Pero lo que es el esqueleto ha muerto.  Yo no sé si tenga implicaciones filosóficas o no, así como la muerte de Dios proclamada por Nietzche y por Wall Street. Compasión no quiero, quiero mejor indiferencia.  El esqueleto se ha vuelto invisible, después de que se le veía tan rozagante en los campos de concentración y en las laminitas de la edad media. 

Es-que-le-tocaba.  Como a todo en estos tiempos de obsolescencia programada. El esqueleto no va más, ahora pura imaginación, al lado del unicornio, de la honradez de los gobernantes y de la eficacia milagrosa del divino prepucio. 

Ahora apenas sí vago recuerdo.  “Hubo una vez…”.  Y entonces habrá quién descrea de su existencia y postule que nuestras carnes no se apoyan en la verdadera contundencia del calcio y del fósforo, sino en la concreta solidificación de un espíritu puesto al servicio de nuevas causas divinas.
 

Creo que existió un primer culpable, antes que la cremación, de la muerte del esqueleto, el amor.  O alguien ha leído alguna vez un poema que diga, por ejemplo: “¡Ay! ¡Cuánto dolor cuando recuerdo/ el paso de la epífisis distal de tus falangetas/ por el borde sinuoso de mi espina ilíaca!”
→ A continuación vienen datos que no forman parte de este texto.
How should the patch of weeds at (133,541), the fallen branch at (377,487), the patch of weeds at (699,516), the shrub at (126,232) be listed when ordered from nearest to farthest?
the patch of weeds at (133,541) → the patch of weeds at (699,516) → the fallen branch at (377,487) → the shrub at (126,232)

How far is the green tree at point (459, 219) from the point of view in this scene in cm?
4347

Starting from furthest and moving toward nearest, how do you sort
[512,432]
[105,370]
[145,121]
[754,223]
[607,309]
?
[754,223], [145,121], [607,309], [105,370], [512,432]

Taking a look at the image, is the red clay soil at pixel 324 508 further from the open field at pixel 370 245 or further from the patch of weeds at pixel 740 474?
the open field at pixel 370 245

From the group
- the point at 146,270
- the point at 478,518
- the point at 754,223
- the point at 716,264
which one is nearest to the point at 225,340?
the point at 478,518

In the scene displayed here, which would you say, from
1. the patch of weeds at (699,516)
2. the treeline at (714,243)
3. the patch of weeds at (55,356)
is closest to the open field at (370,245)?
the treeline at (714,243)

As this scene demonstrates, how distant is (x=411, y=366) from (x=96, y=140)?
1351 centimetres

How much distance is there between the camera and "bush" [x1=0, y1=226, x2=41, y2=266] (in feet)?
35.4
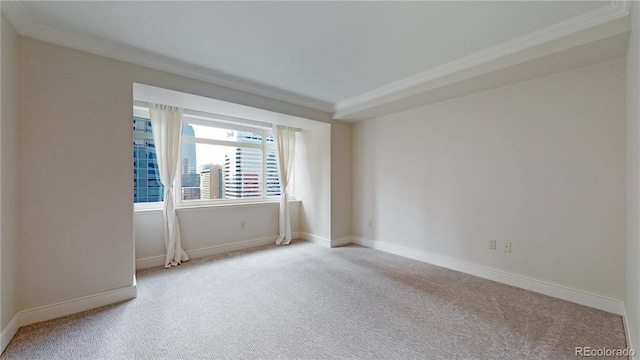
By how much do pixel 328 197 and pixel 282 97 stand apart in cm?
183

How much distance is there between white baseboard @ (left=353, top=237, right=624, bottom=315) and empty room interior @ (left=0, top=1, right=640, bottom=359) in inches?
0.6

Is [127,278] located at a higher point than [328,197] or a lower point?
lower

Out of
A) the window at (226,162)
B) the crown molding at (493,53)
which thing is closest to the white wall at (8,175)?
the window at (226,162)

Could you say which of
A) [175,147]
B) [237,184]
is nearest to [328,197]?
[237,184]

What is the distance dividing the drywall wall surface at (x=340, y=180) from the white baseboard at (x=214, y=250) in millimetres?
1212

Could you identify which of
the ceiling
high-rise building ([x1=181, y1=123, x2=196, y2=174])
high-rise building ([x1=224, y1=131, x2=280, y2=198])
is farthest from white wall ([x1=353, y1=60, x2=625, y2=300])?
high-rise building ([x1=181, y1=123, x2=196, y2=174])

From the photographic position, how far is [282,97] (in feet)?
11.8

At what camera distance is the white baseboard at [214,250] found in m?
3.27

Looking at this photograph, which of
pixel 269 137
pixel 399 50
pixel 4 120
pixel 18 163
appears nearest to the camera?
pixel 4 120

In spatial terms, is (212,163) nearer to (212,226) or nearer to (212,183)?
(212,183)

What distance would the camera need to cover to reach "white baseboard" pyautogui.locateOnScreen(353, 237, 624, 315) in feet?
7.27

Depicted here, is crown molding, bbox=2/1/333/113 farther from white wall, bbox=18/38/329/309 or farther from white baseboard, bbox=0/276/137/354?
white baseboard, bbox=0/276/137/354

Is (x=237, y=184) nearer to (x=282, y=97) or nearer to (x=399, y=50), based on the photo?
(x=282, y=97)

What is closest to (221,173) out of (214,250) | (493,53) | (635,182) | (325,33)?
(214,250)
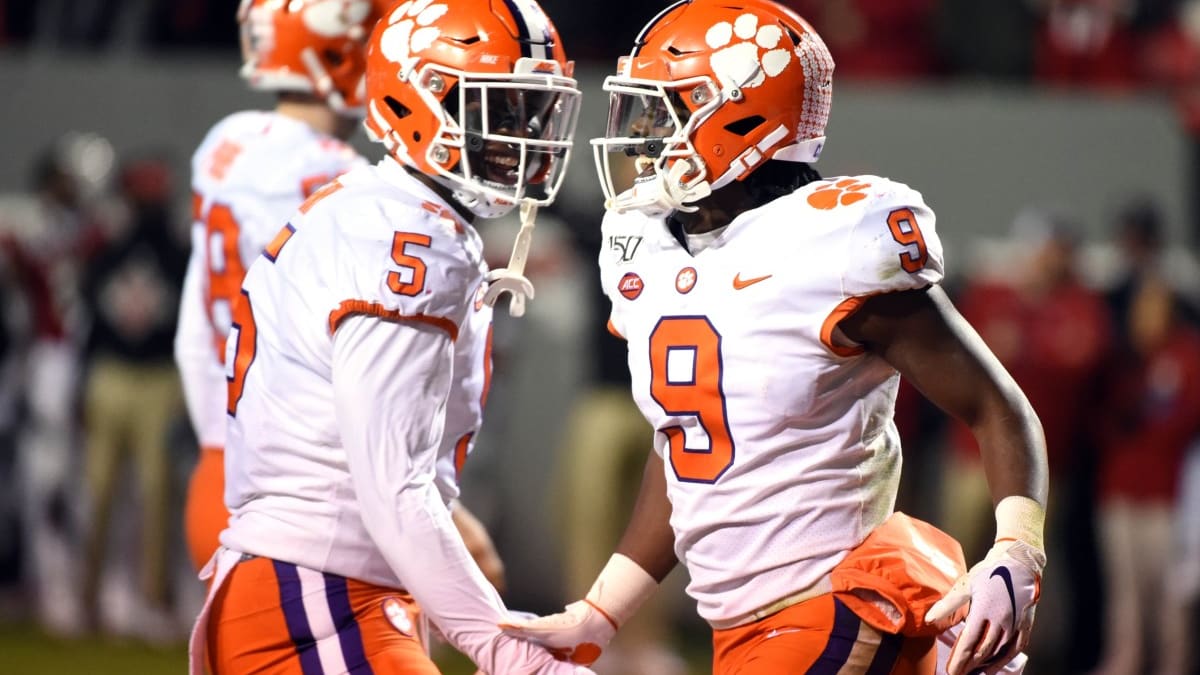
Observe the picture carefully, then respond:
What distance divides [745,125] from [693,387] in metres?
0.48

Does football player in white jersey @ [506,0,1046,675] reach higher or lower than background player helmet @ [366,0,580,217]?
lower

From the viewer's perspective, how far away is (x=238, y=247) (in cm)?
391

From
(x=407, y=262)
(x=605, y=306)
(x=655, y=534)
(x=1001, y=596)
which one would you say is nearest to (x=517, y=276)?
(x=407, y=262)

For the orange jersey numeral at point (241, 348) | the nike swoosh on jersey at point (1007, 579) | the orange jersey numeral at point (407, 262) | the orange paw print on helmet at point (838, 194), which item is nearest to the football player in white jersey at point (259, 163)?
the orange jersey numeral at point (241, 348)

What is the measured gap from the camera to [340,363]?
2.82 m

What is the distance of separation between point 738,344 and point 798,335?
105 millimetres

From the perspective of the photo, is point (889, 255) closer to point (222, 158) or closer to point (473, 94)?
point (473, 94)

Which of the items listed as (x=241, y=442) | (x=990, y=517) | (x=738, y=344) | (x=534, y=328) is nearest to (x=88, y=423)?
(x=534, y=328)

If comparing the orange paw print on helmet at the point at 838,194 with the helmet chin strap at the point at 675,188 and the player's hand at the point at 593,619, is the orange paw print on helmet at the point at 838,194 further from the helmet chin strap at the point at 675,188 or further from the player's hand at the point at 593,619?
the player's hand at the point at 593,619

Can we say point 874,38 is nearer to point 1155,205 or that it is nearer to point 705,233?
point 1155,205

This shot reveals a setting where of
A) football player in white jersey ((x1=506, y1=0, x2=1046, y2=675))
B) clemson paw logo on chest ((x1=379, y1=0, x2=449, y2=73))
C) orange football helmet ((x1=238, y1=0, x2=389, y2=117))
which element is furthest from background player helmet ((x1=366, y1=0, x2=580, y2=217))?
orange football helmet ((x1=238, y1=0, x2=389, y2=117))

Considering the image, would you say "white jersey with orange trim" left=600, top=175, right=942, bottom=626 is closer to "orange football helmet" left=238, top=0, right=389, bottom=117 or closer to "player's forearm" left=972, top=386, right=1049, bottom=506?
"player's forearm" left=972, top=386, right=1049, bottom=506

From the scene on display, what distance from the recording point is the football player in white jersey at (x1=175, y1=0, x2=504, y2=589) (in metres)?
3.91

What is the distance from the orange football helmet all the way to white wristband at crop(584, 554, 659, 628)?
5.08 ft
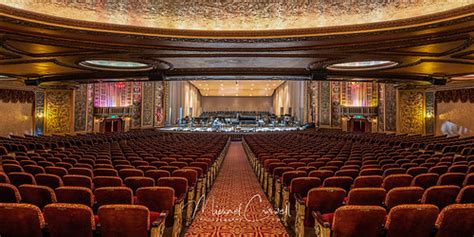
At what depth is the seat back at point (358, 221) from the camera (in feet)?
7.82

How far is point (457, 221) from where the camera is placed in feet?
7.73

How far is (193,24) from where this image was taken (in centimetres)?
927

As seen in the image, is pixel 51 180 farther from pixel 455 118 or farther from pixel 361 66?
pixel 455 118

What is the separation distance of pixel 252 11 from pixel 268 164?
186 inches

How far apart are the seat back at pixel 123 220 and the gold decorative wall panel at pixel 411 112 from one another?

Y mucho menos este: “Las cuencas de mis órbitas oculares no alcanzan/ para mantener cómodos mis ojos cuando miran tu lordosis lumbar mientras locomociones por la acera!”  Hubiera sido una aproximación, pero en poesía las aproximaciones no valen. 

El esqueleto ha muerto tal vez para desdicha de los buscadores de tesoros indios que se guiaban durante las noches, esperando la fosforescencia que salía de las tumbas como guía fundamental para hallar sus botines.  O para desdicha de los coleccionistas de objetos macabros. 

Desde el nacimiento hasta la muerte, el esqueleto se ha convertido en una suposición.  Las ciencias morfológicas no podrán impedir la aparición de supersticiones conexas con el asunto. Tendremos templos a los cuales asistirán algunos para adorar al “divino sacro”, al “todopoderoso omoplato” o al “balanceado húmero”.  Y careceremos de calaveras frente a las cuales proferir nuestros juramentos solemnes. 

Y, cuando al caer de nalgas haga su estallido la risa, no estaremos muy seguros de haber propiciado que haga su aparición ningún huesito de la alegría ni algo parecido.  Diremos, simplemente, que nos encanta comer mierda que para eso somos colombianos.